Stop alle auto per Natale Coro di no alla Di Carlo

I commercianti bocciano la proposta dell’assessore di chiudere il centro cittadino «Misura inutile per ridurre lo smog, e dannosa». Favorevole invece l’Adiconsum
PESCARA. La proposta choc di chiudere il centro alle auto anche nel periodo di Natale per ridurre lo smog, lanciata dall’assessore all’ambiente Simona Di Carlo, ha scatenato una vespaio di polemiche. Le associazioni dei commercianti e degli artigiani hanno bocciato senza mezzi termini questa proposta. L’unico parere favorevole, invece, è arrivato dall’Adiconsum, l’organizzazione che difende i consumatori. La polemica, tra l’altro, è scoppiata proprio alla vigilia della riunione, in programma per oggi in Comune, tra assessori e tecnici per stilare una sorta di vademecum, ossia una serie di regole di comportamenti virtuosi da tenere per cercare di ridurre lo smog. In questa riunione, l’assessore vorrebbe proporre ai suoi colleghi una misura drastica, cioè il blocco del traffico in centro anche nel periodo delle feste, accompagnato però da un incremento dei bus navetta in circolazione. E all’indomani delle dichiarazioni della Di Carlo, le reazioni, com’era prevedibile, non si sono fatte attendere.
Il primo ad intervenire è stato il presidente della Confcommercio Franco Danelli. «Apprendiamo con sconcerto e incredulità», ha affermato, «dell’intenzione dell’assessore all’ambiente di portare una proposta di chiusura del centro alle auto all’attenzione della riunione di domani (oggi, ndr) inerente il problema dello smog. Si tratta di un provvedimento di facciata che va assolutamente scongiurato, in quanto inutile per risolvere il problema inquinamento e dannoso per il commercio cittadino».
«Puntualmente», ha ricordato Danelli, «ogni anno con l’accensione degli impianti di riscaldamento si alza il livello delle polveri sottili e vengono paventate inutili chiusure al traffico, quando è stato ampiamente accertato che l’inquinamento atmosferico nei centri cittadini è dovuto quasi totalmente alle emissioni per il riscaldamento degli edifici». «È assolutamente dannoso», ha detto il presidente di Confcommercio, «parlare di chiusure al traffico, domeniche ecologiche, targhe alterne o di altri provvedimenti similari che allontanano i visitatori dalla nostra città, nel momento in cui stiamo facendo tutto il possibile per incrementare le presenze dei consumatori nel centro cittadino, in un periodo cruciale per il commercio come il Natale. Siamo invece favorevoli ad incrementare le corse dei bus navetta».
Un altro no è arrivato dal direttore della Confesercenti Gianni Taucci. «È follia fare scelte del genere in questo momento senza pianificazione», ha osservato, «con la chiusura alle auto si impedirebbe a chi viene da fuori di raggiungere il centro nel periodo di Natale. Le misure da adottare contro l’inquinamento possono essere decise solo dopo aver approvato un Piano traffico e un Piano parcheggi.
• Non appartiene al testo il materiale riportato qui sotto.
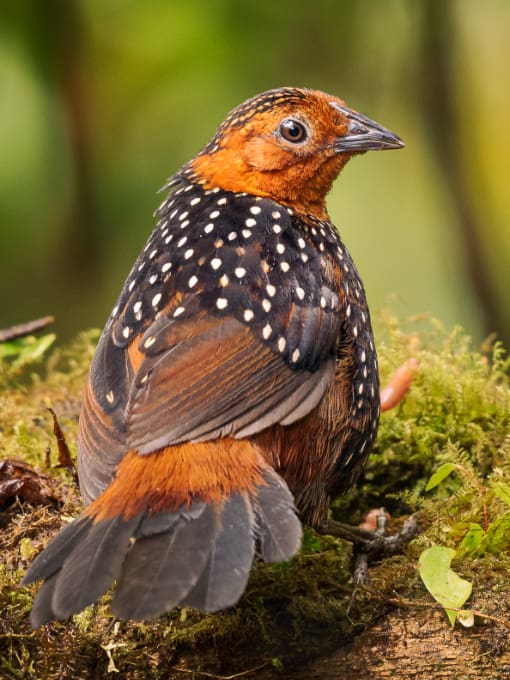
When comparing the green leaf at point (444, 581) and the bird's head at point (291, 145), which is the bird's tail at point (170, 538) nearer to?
the green leaf at point (444, 581)

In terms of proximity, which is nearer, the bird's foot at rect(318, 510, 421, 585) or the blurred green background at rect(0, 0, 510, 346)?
the bird's foot at rect(318, 510, 421, 585)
Insomma, questa proposta dell’assessore è bocciata».
Dello stesso avviso Barbara Cazzaniga, titolare di un noto negozio di gioielli in piazza Salotto, già assessore al commercio nella passata giunta di centrodestra. «Sono molto preoccupata per questa proposta fatta a ridosso di Natale e senza un minimo di concertazione», ha fatto presente, «non mi sembra accettabile chiudere il centro, è un’idea più brutta dello smog. Tra l’altro, l’inquinamento si è notevolmente abbassato in questi giorni con il vento e la pioggia». «Vorrei invece far presente», ha aggiunto, «che ci sono due grandi frigoriferi posizionati in piazza Salotto per alimentare la pista di ghiaccio e anche questi probabilmente, oltre al rumore, producono inquinamento. L’assessore dovrebbe fare un giro in città e accertare ciò che inquina». Proposta bocciata anche dal direttore della Cna Carmine Salce. «Penso che non sia opportuno chiudere il centro alle auto in questo periodo», ha fatto notare, «tra l’altro, gran parte delle strade sono già pedonalizzate. Che vuole fare l’assessore? Vuole chiudere anche tutto corso Vittorio? Sappiamo che la qualità dell’aria è scadente, ma per porre rimedio si dovrebbero decidere altre misure».
Di tutt’altro avviso il segretario regionale dell’associazione dei consumatori Adiconsum Alberto Corraro. «Siamo favorevoli alla chiusura al traffico del centro», ha rivelato, «perché vogliamo una città sostenibile a misura di pedone. Bisogna affrontare il problema gravissimo dello smog partendo dal blocco del traffico, a condizione di organizzare dei bus navetta».